若い時には人に頼ることがどうにも苦手だったが、年齢が上がるにつれて、人に頼ることへの抵抗感は減ってきたように思う。すっと自然に、というところまではなかなかいかないけれど、ちょっと考えて頼った方がいいなと思えば、それほど葛藤を抱かず、あるいは変なかっこつけをせずに、お願いと言えるようにはなってきたようだ。

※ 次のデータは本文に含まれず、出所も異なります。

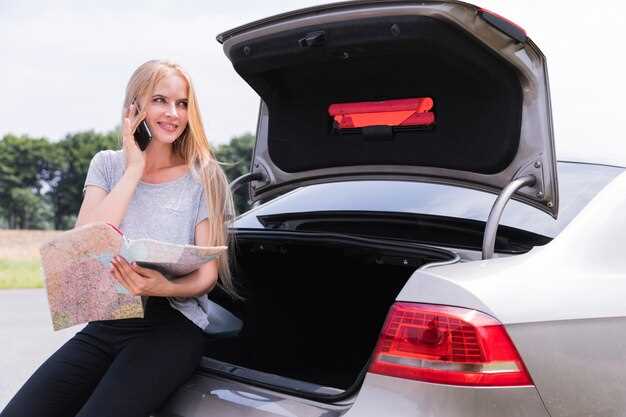 Манипуляции с внутренней ручкой багажника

今思うと、卒業論文も修士論文もテーマは依存性についてであったので、昔は依存について相当なこだわり、葛藤や抵抗があったのだろう。甘えたらいけない、自立しないといけないという思いが強かったのだろうが、実際には甘えたいという思いがあったからこそ、過度にそのことを意識していたのかもしれない。一度甘えたら、どこまでもずるずると甘えてしまいそうで、そうなると自分がみっともないようなことになるのではないか、それが不安で突っ張っていたのだろう。こういう心理は思春期以降によく見られる。人に頼ることを避けるために他の人との自然な関係性を拒否してしまうようなこともあって、そうなるともう自立ではなく孤立となる。
本当に自立している人は、何もかも自分でやるのではなく、適当に人に頼ることができる人である。人に頼るけれど甘えすぎない。甘えるか甘えないか、0か100の思考ではなく、その場の状況に応じて、50頼ってみたり、相手に20ぐらいお願いしてみたり、思い切って80甘えたり、そういった判断が自然に、適切にできる人が、本当に自立している人と言えるのではないだろうか。

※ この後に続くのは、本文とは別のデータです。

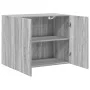 Wandschrank aus Sonoma-Eichenholzoptik, 80x42,5x64 cm. von , Sideboards - Ref: Foro24-846136, Preis: 71,86 €, Rabatt: %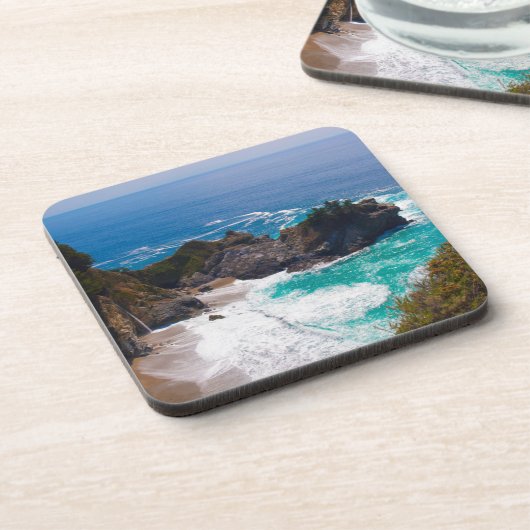 VS, Californië. Uitzicht van MCA-Herfsten Drankjes Onderzetter (Linkerzijde)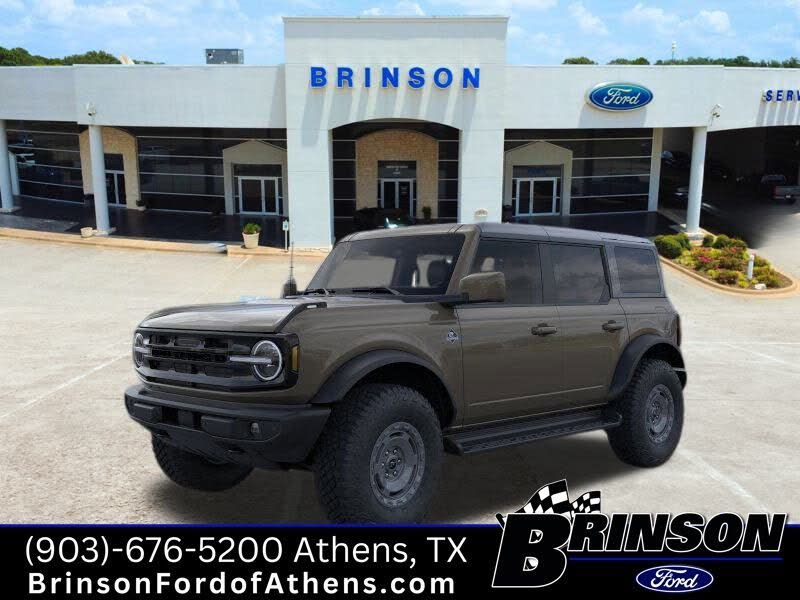 2025 Ford Bronco Outer Banks 4-Door 4WD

自分がいつ依存や甘えということに若い時ほどこだわりを持たなくなったのか、あまりよく覚えていないけれど、今考えてみるとスーパービジョンに長く通ったことも良かったのかもしれない。自分がした仕事について一対一で指導を受ける時間であって、自分のやったことを全てさらすことになる。かっこつけようもないし、かっこつけていては適切な指導・助言も得られない。私のスーパーバイザーの先生は、とても丁寧に温かく、しかも的確な指導をしてくださる先生だったから、こちらも安心して自分をさらすことができた。スーパービジョンという全面的に頼る場を長く経験し、そこで温かい指導を受けたことが、頼ることへの抵抗感を少なくしたのかもしれない。
良いスーパーバイザーの先生に出会えて、自分は本当に幸せだったなと思う。良い体験、良い知識、良い知恵をたくさんもらった。スーパービジョンに通っている時は、それが当たり前だったので、その先生のところに通えたことがこんなにラッキーなことだとはあまり意識もしていなかった。臨床心理士としてそれなりに自立して仕事ができるようになり、改めてスーパーバイザーの先生のことを思うと、あまり力まず、自然な感じでがんばろうと思える。人との良い体験、良い関係は、それだけでこころの中で大きな財産となるのだろう。